If you’re using an older OpenSSL version, you’re safe.

via OpenSSL bug CVE-2014-0160 | The Tor Blog.

I find that statement quite interesting due to how many security experts tout keeping your software constantly updated without realizing sometimes updates can introduce exploit vectors.

From:  The Heartbleed Bug

What makes the Heartbleed Bug unique?

Bugs in single software or library come and go and are fixed by new versions. However this bug has left large amount of private keys and other secrets exposed to the Internet. Considering the long exposure, ease of exploitation and attacks leaving no trace this exposure should be taken seriously.

Am I affected by the bug?

You are likely to be affected either directly or indirectly. OpenSSL is the most popular open source cryptographic library and TLS (transport layer security) implementation used to encrypt traffic on the Internet. Your popular social site, your company’s site, commerce site, hobby site, site you install software from or even sites run by your government might be using vulnerable OpenSSL.
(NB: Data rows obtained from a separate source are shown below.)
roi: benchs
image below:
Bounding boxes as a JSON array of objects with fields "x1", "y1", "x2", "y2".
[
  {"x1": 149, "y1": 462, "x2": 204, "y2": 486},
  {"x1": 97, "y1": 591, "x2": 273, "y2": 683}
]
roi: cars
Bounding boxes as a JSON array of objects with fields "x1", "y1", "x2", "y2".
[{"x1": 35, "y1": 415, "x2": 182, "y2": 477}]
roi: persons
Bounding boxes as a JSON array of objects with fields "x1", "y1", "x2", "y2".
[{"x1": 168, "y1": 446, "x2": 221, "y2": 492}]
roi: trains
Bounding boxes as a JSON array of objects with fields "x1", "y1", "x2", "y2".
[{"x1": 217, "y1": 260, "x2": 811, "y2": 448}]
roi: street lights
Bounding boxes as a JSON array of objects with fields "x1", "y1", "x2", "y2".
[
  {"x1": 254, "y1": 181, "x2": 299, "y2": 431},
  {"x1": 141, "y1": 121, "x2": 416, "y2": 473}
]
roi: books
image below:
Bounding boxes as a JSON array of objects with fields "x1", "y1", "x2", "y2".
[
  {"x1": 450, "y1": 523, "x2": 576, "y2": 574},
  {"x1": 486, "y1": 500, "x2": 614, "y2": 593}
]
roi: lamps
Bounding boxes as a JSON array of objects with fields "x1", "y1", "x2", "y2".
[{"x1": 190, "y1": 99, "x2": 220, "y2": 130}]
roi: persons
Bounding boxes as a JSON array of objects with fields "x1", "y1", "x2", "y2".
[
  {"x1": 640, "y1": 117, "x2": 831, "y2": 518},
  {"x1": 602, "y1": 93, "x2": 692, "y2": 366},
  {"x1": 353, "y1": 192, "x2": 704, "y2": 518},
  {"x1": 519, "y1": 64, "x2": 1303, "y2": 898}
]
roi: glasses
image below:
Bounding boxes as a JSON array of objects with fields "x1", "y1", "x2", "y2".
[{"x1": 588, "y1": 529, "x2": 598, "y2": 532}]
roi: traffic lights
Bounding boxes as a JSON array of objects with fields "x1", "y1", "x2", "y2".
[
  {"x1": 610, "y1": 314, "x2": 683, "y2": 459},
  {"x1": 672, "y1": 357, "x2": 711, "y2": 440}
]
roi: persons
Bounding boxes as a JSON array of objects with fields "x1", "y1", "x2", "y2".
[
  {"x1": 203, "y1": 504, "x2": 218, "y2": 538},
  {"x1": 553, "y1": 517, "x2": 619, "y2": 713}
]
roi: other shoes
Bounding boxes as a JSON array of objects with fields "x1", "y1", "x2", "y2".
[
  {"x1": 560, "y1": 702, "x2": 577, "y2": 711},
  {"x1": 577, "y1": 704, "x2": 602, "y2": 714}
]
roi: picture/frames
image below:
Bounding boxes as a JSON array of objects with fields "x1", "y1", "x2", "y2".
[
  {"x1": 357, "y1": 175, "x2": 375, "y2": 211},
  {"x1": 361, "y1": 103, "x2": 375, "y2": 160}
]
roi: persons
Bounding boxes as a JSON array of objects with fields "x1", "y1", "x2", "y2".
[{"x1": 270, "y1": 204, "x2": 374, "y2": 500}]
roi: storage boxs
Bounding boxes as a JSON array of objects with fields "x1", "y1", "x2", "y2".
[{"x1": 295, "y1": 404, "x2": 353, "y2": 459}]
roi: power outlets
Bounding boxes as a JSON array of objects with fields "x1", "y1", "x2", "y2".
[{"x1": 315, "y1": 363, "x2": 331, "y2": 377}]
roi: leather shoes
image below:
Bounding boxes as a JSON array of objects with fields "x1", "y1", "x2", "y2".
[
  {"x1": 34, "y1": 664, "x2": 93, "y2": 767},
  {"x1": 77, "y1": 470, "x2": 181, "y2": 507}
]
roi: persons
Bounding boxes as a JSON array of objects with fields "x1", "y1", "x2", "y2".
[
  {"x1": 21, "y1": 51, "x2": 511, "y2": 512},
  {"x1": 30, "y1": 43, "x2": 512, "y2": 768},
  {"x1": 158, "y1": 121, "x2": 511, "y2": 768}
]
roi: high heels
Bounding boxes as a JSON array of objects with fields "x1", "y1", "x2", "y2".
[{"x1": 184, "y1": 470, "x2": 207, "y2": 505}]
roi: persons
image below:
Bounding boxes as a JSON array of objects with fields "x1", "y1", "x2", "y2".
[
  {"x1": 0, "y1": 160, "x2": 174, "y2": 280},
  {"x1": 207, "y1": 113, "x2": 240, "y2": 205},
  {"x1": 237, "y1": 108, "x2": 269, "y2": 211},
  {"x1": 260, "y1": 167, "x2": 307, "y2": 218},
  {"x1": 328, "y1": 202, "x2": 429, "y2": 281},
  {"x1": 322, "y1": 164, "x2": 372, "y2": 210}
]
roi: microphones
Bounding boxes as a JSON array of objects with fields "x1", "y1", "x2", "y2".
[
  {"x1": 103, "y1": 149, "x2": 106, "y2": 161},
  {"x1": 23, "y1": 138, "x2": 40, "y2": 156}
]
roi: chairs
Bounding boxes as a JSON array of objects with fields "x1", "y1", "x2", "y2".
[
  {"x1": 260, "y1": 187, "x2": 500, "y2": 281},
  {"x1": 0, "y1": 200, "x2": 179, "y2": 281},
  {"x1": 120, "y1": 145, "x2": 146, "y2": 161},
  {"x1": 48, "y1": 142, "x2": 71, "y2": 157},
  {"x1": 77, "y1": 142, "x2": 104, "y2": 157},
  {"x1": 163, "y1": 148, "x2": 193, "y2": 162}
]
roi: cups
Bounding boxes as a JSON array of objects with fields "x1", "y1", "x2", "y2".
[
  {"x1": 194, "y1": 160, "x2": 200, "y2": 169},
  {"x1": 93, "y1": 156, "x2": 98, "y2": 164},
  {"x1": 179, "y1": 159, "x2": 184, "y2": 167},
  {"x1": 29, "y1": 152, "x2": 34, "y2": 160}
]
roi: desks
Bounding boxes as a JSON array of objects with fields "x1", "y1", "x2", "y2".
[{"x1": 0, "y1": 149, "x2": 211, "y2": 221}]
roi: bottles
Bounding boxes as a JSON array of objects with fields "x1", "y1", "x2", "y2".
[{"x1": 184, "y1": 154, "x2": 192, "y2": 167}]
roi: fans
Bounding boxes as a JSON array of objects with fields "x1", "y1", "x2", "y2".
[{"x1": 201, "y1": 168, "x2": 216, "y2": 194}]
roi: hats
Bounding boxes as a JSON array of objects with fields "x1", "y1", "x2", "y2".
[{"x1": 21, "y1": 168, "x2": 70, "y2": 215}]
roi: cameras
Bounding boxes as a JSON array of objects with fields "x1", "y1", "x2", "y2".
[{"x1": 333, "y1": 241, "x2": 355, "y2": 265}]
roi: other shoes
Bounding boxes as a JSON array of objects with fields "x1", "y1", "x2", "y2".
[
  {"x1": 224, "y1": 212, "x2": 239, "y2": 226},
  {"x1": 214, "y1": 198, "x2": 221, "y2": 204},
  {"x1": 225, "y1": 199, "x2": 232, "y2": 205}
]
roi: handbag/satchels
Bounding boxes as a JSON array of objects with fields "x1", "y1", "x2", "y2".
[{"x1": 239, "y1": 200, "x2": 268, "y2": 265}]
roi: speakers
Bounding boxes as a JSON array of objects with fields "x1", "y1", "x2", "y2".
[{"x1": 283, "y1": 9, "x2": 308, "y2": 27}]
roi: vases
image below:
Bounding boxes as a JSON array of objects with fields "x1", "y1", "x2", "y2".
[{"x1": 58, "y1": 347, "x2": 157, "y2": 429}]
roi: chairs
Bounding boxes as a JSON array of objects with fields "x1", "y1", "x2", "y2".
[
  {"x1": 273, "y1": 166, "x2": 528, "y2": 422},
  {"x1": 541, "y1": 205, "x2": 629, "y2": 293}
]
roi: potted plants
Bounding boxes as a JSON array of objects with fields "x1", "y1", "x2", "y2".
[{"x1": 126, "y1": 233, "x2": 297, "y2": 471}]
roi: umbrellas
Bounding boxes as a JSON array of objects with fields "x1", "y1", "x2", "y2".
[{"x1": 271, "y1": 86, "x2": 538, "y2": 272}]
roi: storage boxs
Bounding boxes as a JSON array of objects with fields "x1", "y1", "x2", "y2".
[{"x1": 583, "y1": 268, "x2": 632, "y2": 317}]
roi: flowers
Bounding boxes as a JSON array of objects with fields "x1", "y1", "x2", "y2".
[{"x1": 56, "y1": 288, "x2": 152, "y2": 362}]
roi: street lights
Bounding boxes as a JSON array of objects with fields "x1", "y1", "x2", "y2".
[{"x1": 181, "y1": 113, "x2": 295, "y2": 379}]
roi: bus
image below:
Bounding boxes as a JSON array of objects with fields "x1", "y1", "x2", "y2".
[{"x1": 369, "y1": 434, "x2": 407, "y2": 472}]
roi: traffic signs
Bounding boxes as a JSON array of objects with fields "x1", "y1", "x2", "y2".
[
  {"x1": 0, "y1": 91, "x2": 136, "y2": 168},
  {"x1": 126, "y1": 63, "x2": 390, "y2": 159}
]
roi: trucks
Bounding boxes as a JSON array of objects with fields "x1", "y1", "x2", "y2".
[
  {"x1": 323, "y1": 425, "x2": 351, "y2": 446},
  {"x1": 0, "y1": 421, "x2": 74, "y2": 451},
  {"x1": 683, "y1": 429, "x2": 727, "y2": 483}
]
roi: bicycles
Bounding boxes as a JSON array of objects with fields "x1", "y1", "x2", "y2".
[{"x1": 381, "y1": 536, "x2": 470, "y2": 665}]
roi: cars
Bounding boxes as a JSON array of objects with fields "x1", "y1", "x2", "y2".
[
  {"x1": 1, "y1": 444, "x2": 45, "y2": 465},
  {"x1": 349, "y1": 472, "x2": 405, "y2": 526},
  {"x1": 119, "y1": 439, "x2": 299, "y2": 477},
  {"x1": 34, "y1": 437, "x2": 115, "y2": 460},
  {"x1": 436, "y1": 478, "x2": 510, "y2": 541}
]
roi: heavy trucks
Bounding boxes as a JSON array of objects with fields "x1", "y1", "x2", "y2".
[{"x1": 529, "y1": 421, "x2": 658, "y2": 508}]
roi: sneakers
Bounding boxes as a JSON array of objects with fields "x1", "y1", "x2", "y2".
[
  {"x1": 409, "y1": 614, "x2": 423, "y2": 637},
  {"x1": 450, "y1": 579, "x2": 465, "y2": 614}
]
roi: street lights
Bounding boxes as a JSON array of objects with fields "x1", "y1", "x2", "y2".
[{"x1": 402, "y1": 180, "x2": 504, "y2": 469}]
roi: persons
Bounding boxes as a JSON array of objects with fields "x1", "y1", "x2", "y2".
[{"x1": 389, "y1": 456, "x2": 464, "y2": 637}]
From: Exploits allow attackers to obtain private keys used to decrypt sensitive data.

They called on white-hat hackers to set up “honeypots” of vulnerable TLS servers designed to entrap attackers in an attempt to see if the bug is being actively exploited in the wild. The researchers have dubbed the vulnerability Heartbleed because the underlying bug resides in the OpenSSL implementation of the TLS heartbeat extension as described in RFC 6520 of the Internet Engineering Task Force.